September 8, 2017

Asian Elephants’ Dietary Preferences expose them to Conflicts with Humans

Asian Elephants’ Dietary Preferences expose them to Conflicts with Humans

Asian elephants have a sweet tooth for palms and bamboo. Photo Credit: Pixabay

Fully grown Asian elephants eat around 150kg of food every single day. Gourmands they are, yes. Yet by consuming so much vegetation they do more than just feed themselves; they also help keep complex ecosystems functioning well. For instance, by devouring larger plants they make way for smaller plants to grow. They also carry seeds far and wide in their dung, thereby assisting plants to spread across larger areas.

“Elephants also weed the forest, acting as ecological filters; they make certain plants scarce by selectively feeding on them, and others abundant just by not eating them,” explains Ahimsa Campos-Arceiz, the principal investigator for the Management and Ecology of Malaysian Elephants (MEME), a research project between Perhilitan and the University of Nottingham Malaysia Campus.
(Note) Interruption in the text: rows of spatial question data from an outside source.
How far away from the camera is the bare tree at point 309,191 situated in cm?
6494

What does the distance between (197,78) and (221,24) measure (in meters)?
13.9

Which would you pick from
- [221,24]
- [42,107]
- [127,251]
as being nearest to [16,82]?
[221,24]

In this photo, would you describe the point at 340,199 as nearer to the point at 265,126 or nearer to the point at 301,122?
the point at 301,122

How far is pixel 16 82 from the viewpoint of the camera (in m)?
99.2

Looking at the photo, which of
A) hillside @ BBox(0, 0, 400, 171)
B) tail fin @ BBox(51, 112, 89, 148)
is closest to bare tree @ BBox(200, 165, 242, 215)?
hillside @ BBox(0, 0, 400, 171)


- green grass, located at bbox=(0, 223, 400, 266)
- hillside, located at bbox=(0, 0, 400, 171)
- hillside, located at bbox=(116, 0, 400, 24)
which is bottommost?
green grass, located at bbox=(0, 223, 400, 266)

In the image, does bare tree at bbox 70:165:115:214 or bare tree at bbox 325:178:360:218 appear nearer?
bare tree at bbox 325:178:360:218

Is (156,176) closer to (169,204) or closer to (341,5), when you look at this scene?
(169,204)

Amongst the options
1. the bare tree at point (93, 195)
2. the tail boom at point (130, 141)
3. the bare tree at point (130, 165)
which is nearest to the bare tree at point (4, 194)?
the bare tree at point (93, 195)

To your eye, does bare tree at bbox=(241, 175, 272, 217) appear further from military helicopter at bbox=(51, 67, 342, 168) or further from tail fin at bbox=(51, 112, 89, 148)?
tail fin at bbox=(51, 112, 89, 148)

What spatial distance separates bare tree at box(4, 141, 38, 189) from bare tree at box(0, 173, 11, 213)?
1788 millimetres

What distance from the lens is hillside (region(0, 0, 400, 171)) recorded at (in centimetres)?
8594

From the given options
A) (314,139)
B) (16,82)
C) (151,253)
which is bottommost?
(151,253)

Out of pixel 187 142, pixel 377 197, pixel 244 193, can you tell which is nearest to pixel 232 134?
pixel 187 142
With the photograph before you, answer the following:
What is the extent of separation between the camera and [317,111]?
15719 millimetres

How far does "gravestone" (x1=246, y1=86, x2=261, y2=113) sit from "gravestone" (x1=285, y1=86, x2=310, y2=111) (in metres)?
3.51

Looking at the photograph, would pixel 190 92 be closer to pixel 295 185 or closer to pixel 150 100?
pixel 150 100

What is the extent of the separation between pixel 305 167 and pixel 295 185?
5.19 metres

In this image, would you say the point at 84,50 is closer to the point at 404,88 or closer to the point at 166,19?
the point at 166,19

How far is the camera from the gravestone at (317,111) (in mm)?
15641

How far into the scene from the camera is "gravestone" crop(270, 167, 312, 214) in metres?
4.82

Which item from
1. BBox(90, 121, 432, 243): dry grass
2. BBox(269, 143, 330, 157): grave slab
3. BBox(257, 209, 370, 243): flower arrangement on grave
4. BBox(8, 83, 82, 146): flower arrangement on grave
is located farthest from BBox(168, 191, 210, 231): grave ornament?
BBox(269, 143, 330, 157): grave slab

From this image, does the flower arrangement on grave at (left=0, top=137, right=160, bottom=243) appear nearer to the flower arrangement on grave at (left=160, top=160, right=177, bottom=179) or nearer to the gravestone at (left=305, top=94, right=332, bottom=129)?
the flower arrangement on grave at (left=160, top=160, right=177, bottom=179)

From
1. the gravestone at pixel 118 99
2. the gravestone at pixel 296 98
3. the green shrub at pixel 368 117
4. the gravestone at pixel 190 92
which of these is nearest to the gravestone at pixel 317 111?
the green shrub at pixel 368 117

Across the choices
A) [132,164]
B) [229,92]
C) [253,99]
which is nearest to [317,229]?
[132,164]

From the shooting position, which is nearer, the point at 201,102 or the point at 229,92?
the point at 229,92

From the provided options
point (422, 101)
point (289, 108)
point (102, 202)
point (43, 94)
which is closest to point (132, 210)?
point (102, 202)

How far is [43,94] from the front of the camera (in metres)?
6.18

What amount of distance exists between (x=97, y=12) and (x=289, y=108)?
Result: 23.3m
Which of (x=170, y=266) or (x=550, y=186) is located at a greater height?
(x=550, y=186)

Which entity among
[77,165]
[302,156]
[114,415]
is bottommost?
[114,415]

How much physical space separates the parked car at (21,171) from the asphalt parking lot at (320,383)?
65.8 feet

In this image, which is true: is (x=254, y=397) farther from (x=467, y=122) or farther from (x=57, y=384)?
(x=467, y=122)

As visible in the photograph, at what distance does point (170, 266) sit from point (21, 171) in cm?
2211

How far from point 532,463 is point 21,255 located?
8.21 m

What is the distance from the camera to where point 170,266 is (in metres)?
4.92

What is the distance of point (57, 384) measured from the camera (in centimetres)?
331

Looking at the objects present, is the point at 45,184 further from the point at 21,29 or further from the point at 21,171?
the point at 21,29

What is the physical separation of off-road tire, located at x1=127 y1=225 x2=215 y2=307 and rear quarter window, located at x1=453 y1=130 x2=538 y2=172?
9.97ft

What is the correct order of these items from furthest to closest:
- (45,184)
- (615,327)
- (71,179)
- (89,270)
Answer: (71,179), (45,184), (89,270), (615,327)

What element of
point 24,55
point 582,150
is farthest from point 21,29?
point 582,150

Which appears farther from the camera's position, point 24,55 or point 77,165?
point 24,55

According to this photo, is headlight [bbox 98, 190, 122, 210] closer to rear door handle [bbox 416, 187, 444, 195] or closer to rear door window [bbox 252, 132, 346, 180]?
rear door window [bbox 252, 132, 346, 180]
The expert calls elephants the “gardeners of forests.”

Asian elephants are highly social animals that need plenty of freedom to roam and forage for food. Photo Credit: Perth Zoo

Yet even if Asian elephants eat a lot, it doesn’t mean they will eat anything. It turns out that the jumbos are pretty fussy eaters. A team of researchers from the University of Nottingham Malaysia Campus and the University of Florida have set out to investigate the dietary habits and preferences of Asian elephants in the country and have found that the lumbering pachyderms have a marked preference for palm trees, grasses and bamboo within dense forests with closed canopies in the Royal Belum State Park and the Krau Wildlife Reserve in Pahang.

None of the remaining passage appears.